Di antara partai-partai yang masih berani meneror mental PKI adalah Partai Murba. Akan tetapi, akhirnya PKI berhasil mempengaruhi Presiden Soekarno untuk membubarkan Partai Murba. PKI juga berhasil menyusup ke dalam tubuh partai-partai dan beberapa organisasi lain yang ada pada waktu itu. Penyusupan PKI itu mengakibatkan pecahnya PNI menjadi dua. PNI pimpinan Ali Satroamijoyo disusupi tokoh PKI Ir. Surachman sehingga haluannya menjadi sejajar dengan PKI. Sedangkan, tokoh-tokoh marhaenis sejati malah dikeluarkan dengan dalih mereka adalah marhaenis gadungan. Mereka ini kemudian membentuk kepengurusan sendiri di bawah pimpinan Osa Maliki dan Usep Ranawijaya. Kemudian dikenal sebagai PNI Osa-Usep.

Satu-satunya kekuatan sosial politik terorganisasi yang mampu menghalangi PKI dalam usahanya merobohkan Republik Indonesia berdasarkan Pancasila adalah TNI. Oleh karena itu, PKI memusatkan perhatiannya kepada TNI dari dalam. PKI membina kader-kader dan simpatisan-simpatisan di kalangan anggota TNI dengan cara menjelekjelekkan nama pimpinan TNI yang gigih membela Pancasila. Daerah-daerah, terutama yang banyak kader PKI-nya melancarkan aksi sepihak. Barisan Tani Indonesia (BTI) sebagai ormas PKI diperintahkan mengambil begitu saja tanah-tanah orang lain untuk kemudian dibagi-bagikan kepada anggotanya. Tindakan PKI ini tampaknya merupakan ujian bagi TNI yang berhadapan dengan massa. Di berbagai tempat terjadi pengeroyokan terhadap anggota TNI oleh massa PKI, misalnya di Boyolali.

Tindakan PKI yang menelan banyak korban jiwa dan harta ini sementara masih didiamkan oleh pemerintah. Karena merasa menang, PKI lebih meningkatkan aksinya. PKI menyarankan kepada Presiden Soekarno untuk membentuk Angkatan ke-5. Sebagian anggota angkatan ke-5 akan diambil dari PKI yang telah menjadi sukarelawan Dwikora. Usaha pembentukan Angkatan ke-5 ini sampai akhir masa demokrasi terpimpin dapat digagalkan oleh TNI, khususnya Angkatan Darat.
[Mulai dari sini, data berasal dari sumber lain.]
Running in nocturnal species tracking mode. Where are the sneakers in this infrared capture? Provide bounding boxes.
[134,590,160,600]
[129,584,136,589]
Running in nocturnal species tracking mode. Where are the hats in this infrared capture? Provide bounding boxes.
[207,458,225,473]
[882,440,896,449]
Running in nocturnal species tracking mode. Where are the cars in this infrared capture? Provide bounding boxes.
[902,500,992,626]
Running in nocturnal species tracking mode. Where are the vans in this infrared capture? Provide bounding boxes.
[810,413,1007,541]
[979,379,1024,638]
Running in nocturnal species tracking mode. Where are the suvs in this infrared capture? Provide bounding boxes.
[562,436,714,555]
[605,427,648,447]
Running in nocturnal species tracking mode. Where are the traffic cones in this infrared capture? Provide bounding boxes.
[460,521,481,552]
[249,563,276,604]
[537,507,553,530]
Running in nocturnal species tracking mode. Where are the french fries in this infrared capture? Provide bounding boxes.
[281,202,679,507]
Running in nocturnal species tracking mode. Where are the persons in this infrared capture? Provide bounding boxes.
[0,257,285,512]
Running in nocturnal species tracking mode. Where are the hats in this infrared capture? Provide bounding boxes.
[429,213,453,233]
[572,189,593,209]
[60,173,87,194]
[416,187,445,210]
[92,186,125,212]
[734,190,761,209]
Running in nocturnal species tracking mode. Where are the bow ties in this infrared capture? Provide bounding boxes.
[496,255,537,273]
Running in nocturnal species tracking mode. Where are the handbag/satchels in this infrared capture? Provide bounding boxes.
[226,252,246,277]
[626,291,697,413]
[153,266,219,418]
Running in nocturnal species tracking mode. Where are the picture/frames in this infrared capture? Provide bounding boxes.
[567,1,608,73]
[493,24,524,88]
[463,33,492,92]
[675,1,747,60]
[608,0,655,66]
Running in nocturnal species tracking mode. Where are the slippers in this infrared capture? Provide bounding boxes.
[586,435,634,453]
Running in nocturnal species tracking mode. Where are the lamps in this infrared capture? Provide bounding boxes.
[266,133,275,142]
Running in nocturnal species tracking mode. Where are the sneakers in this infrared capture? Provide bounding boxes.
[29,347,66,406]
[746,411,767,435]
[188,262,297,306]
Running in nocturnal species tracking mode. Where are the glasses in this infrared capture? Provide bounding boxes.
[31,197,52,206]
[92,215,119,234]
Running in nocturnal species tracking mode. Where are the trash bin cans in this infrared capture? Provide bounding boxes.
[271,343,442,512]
Di samping itu, PKI juga menuntut dibentuknya Kabinet Nasakom yang harus mempunyai menteri-menteri dari PKI. Tuntutan ini sebagian dikabulkan oleh Presiden Soekarno dengan mengangkat pimpinan utama PKI seperti D. N. Aidit, Lukman, dan Nyoto menjadi menteri, walaupun tidak memegang departemen.